Aleks Diamond-Stanic, University of Wisconsin-Madison

Our understanding of galaxy evolution centers around questions of how gas gets into galaxies, how it participates in star formation and black hole growth, and how it is returned to its galactic surroundings via feedback. On a global scale, measurements of the baryon density and the stellar mass function indicate that only 5% of baryons have formed stars by the present day, and this suggests that feedback from massive stars and supermassive black holes must prevent gas from forming stars in both low-mass and high-mass dark matter halos. I will present observational results on the geometry and kinematics of outflowing and inflowing gas around galaxies, including measurements of ejective feedback that is capable of quenching star formation by removing the cold gas supply. These results have broader implications for how gas is consumed and expelled at the centers of massive galaxies and for the limits of feedback from stellar radiation and supernovae. I will also discuss prospects for characterizing the physical properties of gas in and around galaxies using multi-wavelength spectroscopy with existing and future facilities.

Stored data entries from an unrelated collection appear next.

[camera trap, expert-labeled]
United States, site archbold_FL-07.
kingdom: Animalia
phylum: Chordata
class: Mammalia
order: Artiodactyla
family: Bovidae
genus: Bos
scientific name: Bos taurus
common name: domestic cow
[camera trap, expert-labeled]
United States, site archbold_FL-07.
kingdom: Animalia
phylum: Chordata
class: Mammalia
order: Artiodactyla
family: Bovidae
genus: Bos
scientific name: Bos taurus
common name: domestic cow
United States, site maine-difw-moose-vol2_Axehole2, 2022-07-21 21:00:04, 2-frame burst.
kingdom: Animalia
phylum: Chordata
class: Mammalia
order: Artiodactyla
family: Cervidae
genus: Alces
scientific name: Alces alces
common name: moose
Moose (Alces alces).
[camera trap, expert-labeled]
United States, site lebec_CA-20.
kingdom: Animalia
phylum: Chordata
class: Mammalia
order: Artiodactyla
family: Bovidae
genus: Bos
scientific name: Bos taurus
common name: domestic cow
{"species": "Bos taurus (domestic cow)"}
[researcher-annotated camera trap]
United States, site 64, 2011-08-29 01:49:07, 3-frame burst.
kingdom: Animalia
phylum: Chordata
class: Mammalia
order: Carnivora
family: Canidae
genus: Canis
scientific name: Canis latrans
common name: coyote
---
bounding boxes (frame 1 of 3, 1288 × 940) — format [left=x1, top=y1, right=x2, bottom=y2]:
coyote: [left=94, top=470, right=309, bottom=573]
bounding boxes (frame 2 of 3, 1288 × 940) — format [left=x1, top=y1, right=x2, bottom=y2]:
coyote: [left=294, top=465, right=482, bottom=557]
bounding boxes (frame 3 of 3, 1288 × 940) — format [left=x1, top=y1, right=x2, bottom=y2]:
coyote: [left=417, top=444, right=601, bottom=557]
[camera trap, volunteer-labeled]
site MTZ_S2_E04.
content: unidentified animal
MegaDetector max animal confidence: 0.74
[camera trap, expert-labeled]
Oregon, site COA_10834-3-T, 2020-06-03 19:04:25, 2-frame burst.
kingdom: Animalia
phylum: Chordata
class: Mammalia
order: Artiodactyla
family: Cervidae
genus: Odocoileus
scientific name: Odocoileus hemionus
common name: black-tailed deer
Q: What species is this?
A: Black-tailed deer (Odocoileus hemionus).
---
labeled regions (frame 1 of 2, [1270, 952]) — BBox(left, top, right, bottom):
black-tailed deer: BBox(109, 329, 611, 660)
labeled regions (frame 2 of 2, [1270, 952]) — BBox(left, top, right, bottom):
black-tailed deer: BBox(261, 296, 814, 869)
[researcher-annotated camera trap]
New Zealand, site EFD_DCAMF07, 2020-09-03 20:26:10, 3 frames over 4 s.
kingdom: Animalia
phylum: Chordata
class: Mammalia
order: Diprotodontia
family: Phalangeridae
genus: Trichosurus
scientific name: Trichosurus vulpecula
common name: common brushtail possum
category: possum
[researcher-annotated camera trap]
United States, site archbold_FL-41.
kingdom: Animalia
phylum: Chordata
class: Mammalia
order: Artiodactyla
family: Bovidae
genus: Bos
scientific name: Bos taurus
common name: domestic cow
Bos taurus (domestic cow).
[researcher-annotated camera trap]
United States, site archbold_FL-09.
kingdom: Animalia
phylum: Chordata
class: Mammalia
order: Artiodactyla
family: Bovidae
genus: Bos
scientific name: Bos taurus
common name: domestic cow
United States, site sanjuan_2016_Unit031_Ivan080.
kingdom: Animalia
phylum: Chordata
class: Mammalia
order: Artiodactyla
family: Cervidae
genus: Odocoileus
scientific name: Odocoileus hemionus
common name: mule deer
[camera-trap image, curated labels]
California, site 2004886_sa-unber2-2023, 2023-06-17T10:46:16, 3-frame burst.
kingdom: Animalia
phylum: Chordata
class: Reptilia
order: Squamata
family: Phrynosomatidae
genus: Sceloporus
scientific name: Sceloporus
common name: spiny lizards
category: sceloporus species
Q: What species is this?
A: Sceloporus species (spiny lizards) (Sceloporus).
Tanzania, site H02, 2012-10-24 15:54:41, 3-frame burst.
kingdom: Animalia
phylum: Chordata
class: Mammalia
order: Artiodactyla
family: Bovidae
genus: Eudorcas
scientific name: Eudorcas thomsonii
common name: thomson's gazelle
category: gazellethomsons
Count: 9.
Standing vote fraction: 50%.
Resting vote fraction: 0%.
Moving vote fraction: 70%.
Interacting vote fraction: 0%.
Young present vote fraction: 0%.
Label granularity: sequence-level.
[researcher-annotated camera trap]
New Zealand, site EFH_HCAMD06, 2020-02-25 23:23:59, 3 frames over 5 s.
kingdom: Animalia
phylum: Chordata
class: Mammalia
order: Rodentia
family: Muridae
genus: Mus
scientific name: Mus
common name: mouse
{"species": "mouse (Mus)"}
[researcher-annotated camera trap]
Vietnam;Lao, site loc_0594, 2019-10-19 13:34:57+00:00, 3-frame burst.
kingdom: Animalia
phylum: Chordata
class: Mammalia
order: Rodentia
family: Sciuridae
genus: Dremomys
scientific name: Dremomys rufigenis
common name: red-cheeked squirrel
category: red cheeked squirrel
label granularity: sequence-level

Katherine Alatalo, Carnegie Observatories

Modern day galaxies are found to be in a bimodal distribution, both in terms of their morphologies, and in terms of their colors, and these properties are inter-related. In color space, there is a genuine dearth of intermediate colored galaxies, which has been taken to mean that the transition a galaxy undergoes to transform must be rapid. I will discuss two such pathways galaxies take to rapidly transform from vibrant, blue spirals into quiescent, red elliptical and lenticulars, in particular, through the lens of the molecular gas. This includes the ways in which (1) AGN feedback (one of the proposed transformation mechanisms) and (2) constant harassment within compact groups can impact an environment that is rich in molecular gas, rendering it unable to form stars. I discuss new observations that have shown this phenomenon (as well as potential recipes to identify more of these objects), as well as the implications that these mechanisms have for galaxy evolution.

Aaron Parsons, University of California, Berkeley

Since it was first proposed nearly two decades ago, measuring 21cm emission from neutral hydrogen in our early universe has tantalized us as a powerful probe of both cosmology and astrophysics. While the science case for 21cm cosmology, particularly during the Epoch of Reionization, is well established, the technical path toward measuring this signal has been more problematic. PAPER has recently distanced itself from its competitors, applying major technical breakthroughs to set the first physically meaningful upper limits on 21cm emission during reionization, and improving those limits a year later to show the presence of significant early heating. Even as PAPER's final season is under analysis, we are re-tooling our array to become HERA. New 14-m dishes are replacing PAPER's smaller elements, giving HERA the sensitivity to drive beyond the detection phase of 21cm cosmology, into the exciting era of data-driven modeling. The results will revolutionize our understanding of galaxy and star formation and even improve upon CMB cosmology.